孔官堂は東京孔官堂に対して全株を引き渡せ、もしも拒否するようなら、「蘭月」の製造権も使用権も認めない、という要求でした。「蘭月」が製造できないと経営難に陥るのは避けられません。孔官堂は東京孔官堂の全経営権を奪還することが目的でした。
◆若手は反発
だんだんと東京孔官堂が勢いを増して28(1953)年に日光工場(栃木県)、34(1959)年に日光分工場、38(1963)年に昭島香料加工工場がそれぞれオープンし、右肩上がりの成長を遂げていたことが、孔官堂との亀裂の原因でした。判断は分かれました。40代、50代の幹部らは「蘭月」を止められたら成り立っていかない、株を渡せばこれまで通り、売り上げは変わらないのだから、孔官堂の要求をのむしかないとの姿勢でした。これに対して、20代の若手を中心に「理屈が合わない、おかしい。断固、断るべきです」と反発の声が上がってきました。
父、正規は苦慮していました。孔官堂に丁稚(でっち)奉公で入りながらも、温かく育ててもらい、独立を許してくれた親です。親に矢を向けるわけにはいきません。しかも、正規の姉が孔官堂の幹部に嫁いでもいました。恩情と義理があります。かといって、ここまで自らの才覚で成長させた東京孔官堂を言われるままに手放すこともじくじたる思いが募ります。
情に厚い父は相当に悩んでいましたが、ある意味、達観していたのかもしれません。父は「みんなで相談しろ、その答えで私も決済する」と幹部に委ねました。
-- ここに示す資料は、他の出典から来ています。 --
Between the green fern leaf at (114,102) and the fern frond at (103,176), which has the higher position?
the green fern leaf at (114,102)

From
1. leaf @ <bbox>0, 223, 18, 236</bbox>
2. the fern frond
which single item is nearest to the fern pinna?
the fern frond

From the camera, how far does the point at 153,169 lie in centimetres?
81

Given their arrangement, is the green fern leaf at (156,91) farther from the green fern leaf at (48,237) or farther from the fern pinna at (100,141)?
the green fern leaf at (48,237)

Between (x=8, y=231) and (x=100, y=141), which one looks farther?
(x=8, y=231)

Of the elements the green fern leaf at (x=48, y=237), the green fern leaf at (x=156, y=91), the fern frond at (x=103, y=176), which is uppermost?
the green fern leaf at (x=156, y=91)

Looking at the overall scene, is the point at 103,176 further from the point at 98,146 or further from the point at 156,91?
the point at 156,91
次第に若手の強硬路線が強まっていきます。29歳だった私も同意見でした。ここで孔官堂の要求をのんだとしても、いずれ同じ事態が起きないともかぎらない、退路を断つしかない、とも考えました。父は、こう最終決断をしました。
「これからは若い人の時代だ。この会社を動かしていく若い人たちの決断を尊重しよう」
孔官堂と手を切り、完全分離・独立を決めた瞬間でした。ベテランの反発が予想されましたが、父が決済すれば決着、不満は残らなかったと思います。むしろ、みんな吹っ切れて感無量だったのではないでしょうか。
◆吹っ切れ感無量
翌日、孔官堂との交渉の場に、父とともに私も同席しました。父はほとんど口を開きませんでした。要求を拒否する理由として、孔官堂から分離して完全独立する、とは言わないでくれ、とくぎを刺されていましたので、私から「東京孔官堂の株の半分は、お得意先が持っており、私たちの判断だけで決められません、お得意先には納得されていないところも多くあります」と話しました。
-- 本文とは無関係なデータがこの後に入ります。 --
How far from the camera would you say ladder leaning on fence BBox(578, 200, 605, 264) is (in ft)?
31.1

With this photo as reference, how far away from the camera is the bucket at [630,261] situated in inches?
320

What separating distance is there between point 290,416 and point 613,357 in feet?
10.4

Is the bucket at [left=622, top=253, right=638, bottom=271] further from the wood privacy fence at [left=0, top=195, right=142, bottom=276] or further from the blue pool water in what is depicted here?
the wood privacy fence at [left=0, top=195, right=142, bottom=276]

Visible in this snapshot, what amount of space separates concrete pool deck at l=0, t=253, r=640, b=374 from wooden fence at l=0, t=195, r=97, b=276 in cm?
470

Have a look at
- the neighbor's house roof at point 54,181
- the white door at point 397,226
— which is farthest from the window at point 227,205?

17(1942)年当初19万5000円だった資本金は、関東のお得意先が5万円、10万円とお持ちいただいていました。東京孔官堂の将来性はもとより、正規の経営姿勢を高く評価してくれたからだと思います。そのお得意先の持ち分が過半数ありましたから、実際に全株を譲渡するのは物理的なハードルがあったのです。
穏やかに別れましたが、孔官堂はずいぶんと不服だったと思います。まさか、売り上げの7割を占める「蘭月」を切り捨てるとは想定外だったのかもしれません。この日が、わが社の第2の創業となりました。ところが、すぐさま前途には幾重もの苦難の道が待ち受けていました。